E isto leva-me a um súbito desejo da prática do desapego sem sequer ter alguma ideia do que isso possa ser na sua integridade e integralidade. Vontade não me falta e como irei brevemente mudar de casa, talvez seja uma oportunidade para “a minha primeira vez”. Assusta-me mas ao mesmo tempo dá-me uma certa confiança o facto de pensar que conseguiria ser feliz com 1/3 do que tenho. Na verdade precisamos pouco mais de 1/4 para bem dormir, o resto é acessório.
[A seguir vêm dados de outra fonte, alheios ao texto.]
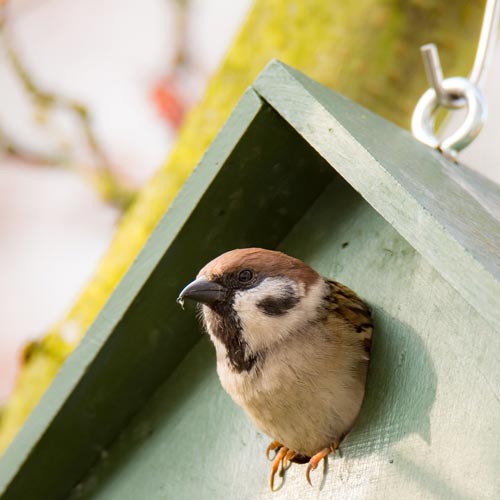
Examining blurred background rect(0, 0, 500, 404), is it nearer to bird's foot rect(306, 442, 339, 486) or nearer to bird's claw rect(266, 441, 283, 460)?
bird's claw rect(266, 441, 283, 460)

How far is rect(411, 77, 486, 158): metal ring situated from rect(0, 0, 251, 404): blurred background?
8.75 ft

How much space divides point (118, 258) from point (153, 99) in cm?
274

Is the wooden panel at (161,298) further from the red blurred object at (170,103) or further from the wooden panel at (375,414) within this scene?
the red blurred object at (170,103)

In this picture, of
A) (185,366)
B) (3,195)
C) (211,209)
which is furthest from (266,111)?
(3,195)

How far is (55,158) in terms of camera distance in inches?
159

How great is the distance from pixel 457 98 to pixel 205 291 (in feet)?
2.66

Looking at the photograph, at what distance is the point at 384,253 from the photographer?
6.98 feet

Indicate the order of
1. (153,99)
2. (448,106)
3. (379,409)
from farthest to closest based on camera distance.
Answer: (153,99) < (448,106) < (379,409)

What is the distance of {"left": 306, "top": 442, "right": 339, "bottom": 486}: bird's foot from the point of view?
2.04 meters

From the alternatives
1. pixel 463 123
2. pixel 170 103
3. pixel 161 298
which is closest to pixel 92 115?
pixel 170 103

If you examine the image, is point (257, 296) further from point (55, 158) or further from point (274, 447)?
point (55, 158)

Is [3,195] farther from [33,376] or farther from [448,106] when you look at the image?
[448,106]

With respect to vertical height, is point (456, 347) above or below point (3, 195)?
above

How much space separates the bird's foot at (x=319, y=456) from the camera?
204 cm
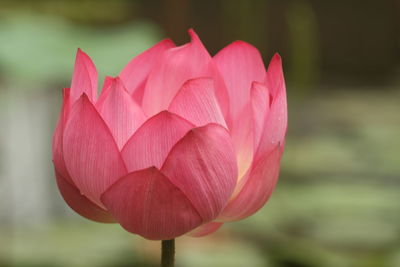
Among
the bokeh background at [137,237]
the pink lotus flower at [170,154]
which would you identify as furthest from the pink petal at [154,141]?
the bokeh background at [137,237]

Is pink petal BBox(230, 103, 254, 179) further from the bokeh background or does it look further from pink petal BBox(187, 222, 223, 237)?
the bokeh background

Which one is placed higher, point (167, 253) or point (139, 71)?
point (139, 71)

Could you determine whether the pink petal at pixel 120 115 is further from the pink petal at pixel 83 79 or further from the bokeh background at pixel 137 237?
the bokeh background at pixel 137 237

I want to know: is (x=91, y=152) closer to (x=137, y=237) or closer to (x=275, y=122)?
(x=275, y=122)

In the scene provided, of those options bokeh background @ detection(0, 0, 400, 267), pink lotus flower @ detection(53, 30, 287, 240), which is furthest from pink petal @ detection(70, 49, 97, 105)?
bokeh background @ detection(0, 0, 400, 267)

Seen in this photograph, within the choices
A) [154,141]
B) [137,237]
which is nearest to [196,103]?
[154,141]

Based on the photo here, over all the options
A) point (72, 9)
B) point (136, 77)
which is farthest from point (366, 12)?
point (136, 77)
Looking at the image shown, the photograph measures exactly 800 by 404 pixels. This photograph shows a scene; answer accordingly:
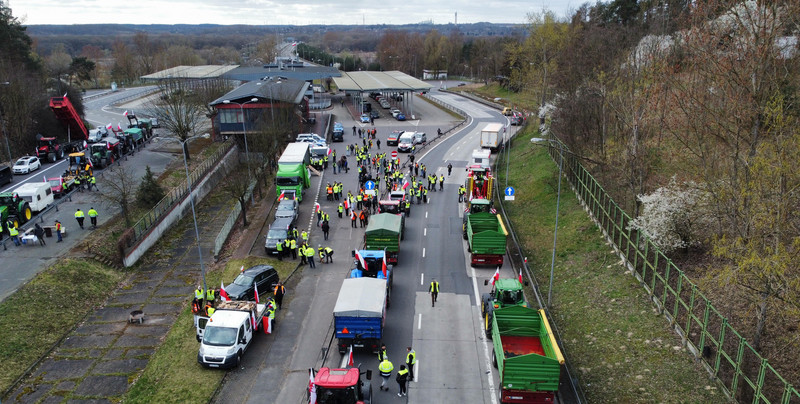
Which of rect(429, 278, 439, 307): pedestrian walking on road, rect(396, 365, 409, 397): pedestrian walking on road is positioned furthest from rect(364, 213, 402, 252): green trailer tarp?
rect(396, 365, 409, 397): pedestrian walking on road

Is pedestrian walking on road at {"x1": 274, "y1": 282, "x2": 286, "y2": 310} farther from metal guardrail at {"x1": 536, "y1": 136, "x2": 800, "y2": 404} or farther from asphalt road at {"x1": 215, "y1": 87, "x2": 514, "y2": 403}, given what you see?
metal guardrail at {"x1": 536, "y1": 136, "x2": 800, "y2": 404}

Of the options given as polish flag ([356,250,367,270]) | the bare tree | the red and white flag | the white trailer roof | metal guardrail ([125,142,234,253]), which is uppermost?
the bare tree

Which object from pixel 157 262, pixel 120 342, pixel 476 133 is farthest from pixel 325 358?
pixel 476 133

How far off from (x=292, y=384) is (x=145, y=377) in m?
5.60

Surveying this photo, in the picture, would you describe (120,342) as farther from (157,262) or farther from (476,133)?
(476,133)

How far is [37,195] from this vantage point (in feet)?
121

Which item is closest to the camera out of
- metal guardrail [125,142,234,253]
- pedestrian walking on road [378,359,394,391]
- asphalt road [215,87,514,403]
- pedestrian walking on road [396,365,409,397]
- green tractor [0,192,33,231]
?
pedestrian walking on road [396,365,409,397]

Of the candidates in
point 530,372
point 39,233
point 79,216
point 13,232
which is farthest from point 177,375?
point 79,216

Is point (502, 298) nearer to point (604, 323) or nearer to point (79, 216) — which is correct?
point (604, 323)

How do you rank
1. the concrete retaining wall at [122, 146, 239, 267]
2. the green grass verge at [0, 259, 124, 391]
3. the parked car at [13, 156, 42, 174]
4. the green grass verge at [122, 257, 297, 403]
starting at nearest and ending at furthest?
the green grass verge at [122, 257, 297, 403] → the green grass verge at [0, 259, 124, 391] → the concrete retaining wall at [122, 146, 239, 267] → the parked car at [13, 156, 42, 174]

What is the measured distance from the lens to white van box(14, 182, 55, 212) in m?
36.2

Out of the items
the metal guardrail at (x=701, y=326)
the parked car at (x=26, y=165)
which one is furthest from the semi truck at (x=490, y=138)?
the parked car at (x=26, y=165)

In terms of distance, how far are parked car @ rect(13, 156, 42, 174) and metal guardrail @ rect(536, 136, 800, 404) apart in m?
46.5

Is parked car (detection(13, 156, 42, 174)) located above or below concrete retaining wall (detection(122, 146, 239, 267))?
above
Mas afinal a idade não nos leva os sonhos? Até agora não me levou nada. Ao mesmo tempo, pergunto-me quantos por aí há já com “muita experiência nas primaveras” que não se cansam de deixar de sonhar e pouco têm? Pouco é dizer pouco…muitas vezes, quase nada.
Nascemos e crescemos a querer ter, por vezes porque é preciso, na sua maioria só porque sim e as restantes porque não queremos deixar de ter. Inveja? Cada vez mais me convenço que sim. Vamos tendo, comprando, comparando, partilhando o que temos. E que marcas isto nos deixa? Pequenas marcas porque só nos marca o que é forte. O que se sente é o que marca a gente!
Não é aquilo, são aqueles. É muito mais o como do que o quê. Porque ter perde graça quando tudo se pode ter. Porque o não poder ter é bem mais desafiante e desperta as nossas sensações, criatividade e imaginação.
É bonito conseguir ser feliz sem ter. É bonito ser sem querer ter. Ofereça, partilhe. Mesmo o pouco que tenha para dar. Ajude-os a sonhar e ajude-se a sentir o que quem não tem nunca sentiu. Ajude-os a sonhar porque os sonhos não se podem comprar, só sentir.
E só quem sente abre a mente para apagar o medo de um dia não ter.